Arcadia argues that Bank One must surrender possession of the certificates of title because the consumers were "buyers in the ordinary course of business," whose purchases extinguished Bank One's security interest. Bank One argues that, as between Arcadia and Bank One, the consumers were not buyers in the ordinary course of business because a valid sale never took place under the Texas Certificate of Title Act. See Tex. Transp. Code Ann. § 501.071(a) (West 1999) ("A motor vehicle may not be the subject of a subsequent sale unless the owner designated in the certificate of title transfers the certificate of title at the time of sale.").
See Tex. Bus. Com.

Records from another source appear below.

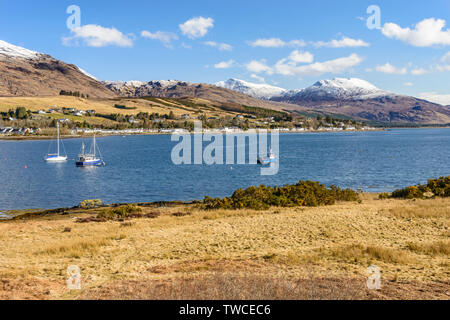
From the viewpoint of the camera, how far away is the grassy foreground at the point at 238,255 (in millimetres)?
12633

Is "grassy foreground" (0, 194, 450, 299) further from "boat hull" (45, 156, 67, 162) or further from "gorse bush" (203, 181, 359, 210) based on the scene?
"boat hull" (45, 156, 67, 162)

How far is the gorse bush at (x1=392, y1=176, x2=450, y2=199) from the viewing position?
3766cm

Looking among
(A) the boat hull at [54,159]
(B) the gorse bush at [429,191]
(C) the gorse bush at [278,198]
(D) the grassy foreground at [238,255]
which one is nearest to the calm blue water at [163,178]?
(A) the boat hull at [54,159]

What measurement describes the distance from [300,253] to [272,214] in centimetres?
1136

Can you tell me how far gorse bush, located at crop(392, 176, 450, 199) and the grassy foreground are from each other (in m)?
6.55

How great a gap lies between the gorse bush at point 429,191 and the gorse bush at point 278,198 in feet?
17.9

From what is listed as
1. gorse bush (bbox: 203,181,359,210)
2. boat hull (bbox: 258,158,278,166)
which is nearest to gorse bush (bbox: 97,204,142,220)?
gorse bush (bbox: 203,181,359,210)
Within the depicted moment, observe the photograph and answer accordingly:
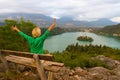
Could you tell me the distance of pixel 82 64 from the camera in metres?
12.5

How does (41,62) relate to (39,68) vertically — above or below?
above

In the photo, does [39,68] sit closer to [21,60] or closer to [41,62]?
[41,62]

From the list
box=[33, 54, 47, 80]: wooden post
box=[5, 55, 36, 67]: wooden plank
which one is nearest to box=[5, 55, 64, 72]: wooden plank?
A: box=[5, 55, 36, 67]: wooden plank

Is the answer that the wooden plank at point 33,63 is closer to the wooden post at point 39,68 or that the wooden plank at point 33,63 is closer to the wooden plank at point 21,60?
the wooden plank at point 21,60

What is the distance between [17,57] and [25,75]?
34.0 inches

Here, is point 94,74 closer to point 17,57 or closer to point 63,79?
point 63,79

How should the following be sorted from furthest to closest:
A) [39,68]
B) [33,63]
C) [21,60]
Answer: [21,60]
[33,63]
[39,68]

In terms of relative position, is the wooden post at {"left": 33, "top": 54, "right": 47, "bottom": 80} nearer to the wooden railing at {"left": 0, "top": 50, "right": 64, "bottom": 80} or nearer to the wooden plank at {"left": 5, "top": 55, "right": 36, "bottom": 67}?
the wooden railing at {"left": 0, "top": 50, "right": 64, "bottom": 80}

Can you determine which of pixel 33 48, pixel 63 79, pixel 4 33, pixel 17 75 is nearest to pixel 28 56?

Code Ann. § 1.201(9) (West 1994) ("`Buyer in the ordinary course of business' means a person who in good faith and without knowledge that the sale to him is in violation of the ownership rights or security interest of a third party in the goods buys in ordinary course from a person in the business of selling goods of that kind but does not include a pawnbroker."). "[A] buyer in the ordinary course of business . . . takes free of a security interest created by his seller even though the security interest is perfected and even though the buyer knows of its existence." Tex. Bus. Com. Code Ann. § 9.307(a) (West 1994).
This provision creates no conflict between the Business and Commerce Code and the Certificate of Title Act that would trigger the pre-emption provision in the Certificate of Title Act. See Tex. Transp. Code Ann. § 501.005(a) (West 1999) ("Chapters 1-9, Business Commerce Code, control over conflicting provisions of this chapter."); see also Pfluger, 620 S.W.2d 739, 741 (Tex.Civ.App.-Dallas 1981, writ ref'd n.r.e.) (concluding that the two statutes "may reasonably be construed so as to give effect to both").
The district court correctly found that, as between Bank One and Arcadia, the purported sales by Lone Star violated the Certificate of Title Act and were therefore void. See, e.g., Gallas v. Car Biz, Inc., 914 S.W.2d 592, 594-95 (Tex.App.-Dallas 1995, writ denied); Everett v. United States Fire Ins. Co., 653 S.W.2d 948, 950 (Tex App. — Ft. Worth 1983, no writ); Pfluger, 620 S.W.2d at 741-42. "An owner's purported transfer of an automobile which does not comply with the Texas Certificate of Title Act does not affect a third party's rights." United States v. 1977 Porsche Carrera, 946 F.2d 30, 34 (5th Cir. 1991). Therefore, since no legal sales were made to the purported buyers, they could not be considered "buyers in the ordinary course of business" as required to sever Bank One's security interest. We agree with the district court's interpretation of Texas law to wit: A third party's perfected security interest is not interrupted when a purported buyer attempts to purchase an automobile without receiving title as required to complete a sale under the Certificate of Title Act.
Because the district court properly had diversity jurisdiction, it was obligated to determine how the Texas Supreme Court would apply Texas law on this issue. See, e.g., Erie R.R. Co. v. Tompkins, 304 U.S. 64 (1938).
III. Arcadia's Damage Claims Were Properly Dismissed as a Matter of Law.
We also agree with the district court's determination that because no sales were made under Texas law, Arcadia's claims for conversion and tortious interference fail as a matter of law.
CONCLUSION
For the foregoing reasons, we AFFIRM the district court's judgment.